## Provided material
══════════════════════════════
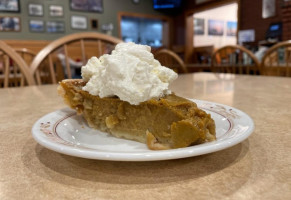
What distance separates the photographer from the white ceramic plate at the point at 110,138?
0.32m

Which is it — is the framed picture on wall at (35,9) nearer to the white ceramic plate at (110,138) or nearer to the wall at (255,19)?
the wall at (255,19)

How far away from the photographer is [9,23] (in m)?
5.32

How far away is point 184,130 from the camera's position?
0.38 meters

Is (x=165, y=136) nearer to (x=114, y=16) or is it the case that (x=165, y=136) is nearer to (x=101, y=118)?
(x=101, y=118)

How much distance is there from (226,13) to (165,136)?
31.7 feet

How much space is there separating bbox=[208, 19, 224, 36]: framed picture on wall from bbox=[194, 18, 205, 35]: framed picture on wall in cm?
37

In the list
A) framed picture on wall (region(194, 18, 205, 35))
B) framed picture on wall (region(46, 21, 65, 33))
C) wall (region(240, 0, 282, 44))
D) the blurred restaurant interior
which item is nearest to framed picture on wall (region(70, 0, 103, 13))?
the blurred restaurant interior

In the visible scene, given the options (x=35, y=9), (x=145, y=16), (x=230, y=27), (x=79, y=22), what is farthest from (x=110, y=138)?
(x=230, y=27)

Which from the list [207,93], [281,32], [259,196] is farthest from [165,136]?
[281,32]

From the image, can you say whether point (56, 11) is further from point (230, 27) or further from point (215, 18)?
point (230, 27)

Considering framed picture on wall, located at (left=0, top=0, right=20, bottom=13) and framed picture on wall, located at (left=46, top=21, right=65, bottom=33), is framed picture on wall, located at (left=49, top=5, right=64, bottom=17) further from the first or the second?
framed picture on wall, located at (left=0, top=0, right=20, bottom=13)

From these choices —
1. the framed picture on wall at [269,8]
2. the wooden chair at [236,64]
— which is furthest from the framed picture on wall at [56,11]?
the framed picture on wall at [269,8]

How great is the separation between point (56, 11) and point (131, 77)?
19.8ft

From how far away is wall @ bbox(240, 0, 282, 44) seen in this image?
5.61 metres
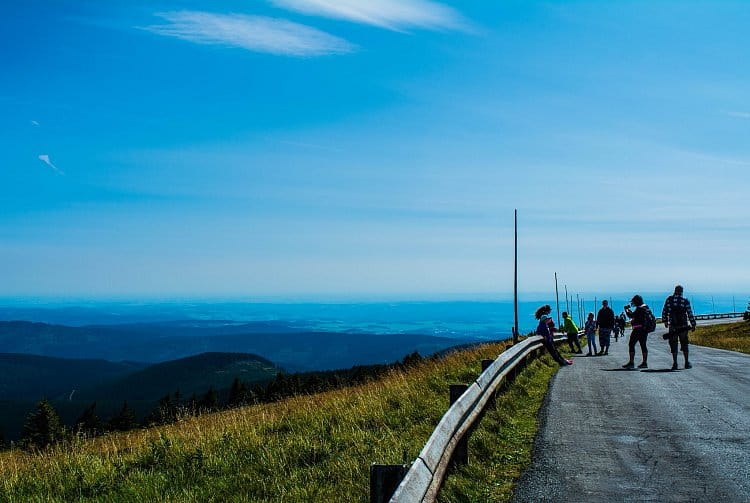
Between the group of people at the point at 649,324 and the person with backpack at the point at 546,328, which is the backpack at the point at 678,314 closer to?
══════════════════════════════
## Task description
Rewrite all of the items above, switching every "white ceramic plate" to "white porcelain plate" and leaving everything else unchanged. Omit the pictures from your version.

## Worked answer
What distance separates the photographer from the white porcelain plate at the point at 110,138?
0.32m

Which is it — is the framed picture on wall at (35,9) nearer to the white porcelain plate at (110,138) or nearer to the wall at (255,19)?
the wall at (255,19)

How far away from the photographer is [9,23] (in m)?
5.32

How far away is point 184,130 from the camera's position?
0.38 meters

Is (x=165, y=136) nearer to (x=114, y=16) or is it the case that (x=165, y=136) is nearer to (x=101, y=118)?
(x=101, y=118)

How much distance is there from (226,13) to (165,136)?
31.7 feet

How much space is there separating bbox=[208, 19, 224, 36]: framed picture on wall from bbox=[194, 18, 205, 35]: framed picture on wall in cm?
37

In the list
A) framed picture on wall (region(194, 18, 205, 35))
B) framed picture on wall (region(46, 21, 65, 33))
C) wall (region(240, 0, 282, 44))
D) the blurred restaurant interior
which item is nearest to framed picture on wall (region(70, 0, 103, 13))?
the blurred restaurant interior

In the visible scene, given the options (x=35, y=9), (x=145, y=16), (x=230, y=27), (x=79, y=22), what is farthest from (x=110, y=138)?
(x=230, y=27)

Which from the list [207,93], [281,32], [259,196] is farthest from [165,136]?
[281,32]

From the image, can you say whether point (56, 11) is further from point (230, 27) or further from point (215, 18)?
point (230, 27)

Considering framed picture on wall, located at (left=0, top=0, right=20, bottom=13) and framed picture on wall, located at (left=46, top=21, right=65, bottom=33), is framed picture on wall, located at (left=49, top=5, right=64, bottom=17) further from the first or the second?
framed picture on wall, located at (left=0, top=0, right=20, bottom=13)

From these choices —
1. the framed picture on wall at [269,8]
2. the wooden chair at [236,64]
— which is furthest from the framed picture on wall at [56,11]?
the framed picture on wall at [269,8]

How great is the separation between point (56, 11) and point (131, 77)?
19.8ft

From how far away is wall @ bbox(240, 0, 282, 44) seen in this image?
5.61 metres
Between the group of people at the point at 649,324 and the person with backpack at the point at 546,328, which is the backpack at the point at 678,314 closer to?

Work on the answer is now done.